Task to complete> Reproduce the records precisely. Every line should be included.

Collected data
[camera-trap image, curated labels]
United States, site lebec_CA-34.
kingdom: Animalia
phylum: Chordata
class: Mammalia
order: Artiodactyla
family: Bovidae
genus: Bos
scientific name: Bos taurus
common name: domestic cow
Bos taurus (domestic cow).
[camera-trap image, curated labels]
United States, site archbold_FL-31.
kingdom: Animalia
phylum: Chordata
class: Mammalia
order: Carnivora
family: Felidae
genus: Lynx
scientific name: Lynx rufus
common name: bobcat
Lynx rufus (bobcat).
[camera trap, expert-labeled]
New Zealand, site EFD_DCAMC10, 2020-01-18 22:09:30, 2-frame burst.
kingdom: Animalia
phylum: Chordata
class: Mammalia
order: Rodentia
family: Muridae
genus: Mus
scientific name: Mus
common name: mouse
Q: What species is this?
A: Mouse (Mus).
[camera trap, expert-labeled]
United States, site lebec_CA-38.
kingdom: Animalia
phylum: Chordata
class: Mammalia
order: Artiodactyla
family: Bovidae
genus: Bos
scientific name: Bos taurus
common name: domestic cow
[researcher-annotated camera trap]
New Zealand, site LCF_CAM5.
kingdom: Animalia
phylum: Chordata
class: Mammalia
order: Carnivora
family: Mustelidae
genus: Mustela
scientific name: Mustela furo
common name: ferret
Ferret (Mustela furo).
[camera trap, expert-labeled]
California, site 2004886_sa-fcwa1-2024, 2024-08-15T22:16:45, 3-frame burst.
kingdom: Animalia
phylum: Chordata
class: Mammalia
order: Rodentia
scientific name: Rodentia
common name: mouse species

Solution for this problem>
[camera-trap image, curated labels]
United States, site lebec_CA-34.
kingdom: Animalia
phylum: Chordata
class: Mammalia
order: Artiodactyla
family: Bovidae
genus: Bos
scientific name: Bos taurus
common name: domestic cow
Bos taurus (domestic cow).
[camera-trap image, curated labels]
United States, site archbold_FL-31.
kingdom: Animalia
phylum: Chordata
class: Mammalia
order: Carnivora
family: Felidae
genus: Lynx
scientific name: Lynx rufus
common name: bobcat
Lynx rufus (bobcat).
[camera trap, expert-labeled]
New Zealand, site EFD_DCAMC10, 2020-01-18 22:09:30, 2-frame burst.
kingdom: Animalia
phylum: Chordata
class: Mammalia
order: Rodentia
family: Muridae
genus: Mus
scientific name: Mus
common name: mouse
Q: What species is this?
A: Mouse (Mus).
[camera trap, expert-labeled]
United States, site lebec_CA-38.
kingdom: Animalia
phylum: Chordata
class: Mammalia
order: Artiodactyla
family: Bovidae
genus: Bos
scientific name: Bos taurus
common name: domestic cow
[researcher-annotated camera trap]
New Zealand, site LCF_CAM5.
kingdom: Animalia
phylum: Chordata
class: Mammalia
order: Carnivora
family: Mustelidae
genus: Mustela
scientific name: Mustela furo
common name: ferret
Ferret (Mustela furo).
[camera trap, expert-labeled]
California, site 2004886_sa-fcwa1-2024, 2024-08-15T22:16:45, 3-frame burst.
kingdom: Animalia
phylum: Chordata
class: Mammalia
order: Rodentia
scientific name: Rodentia
common name: mouse species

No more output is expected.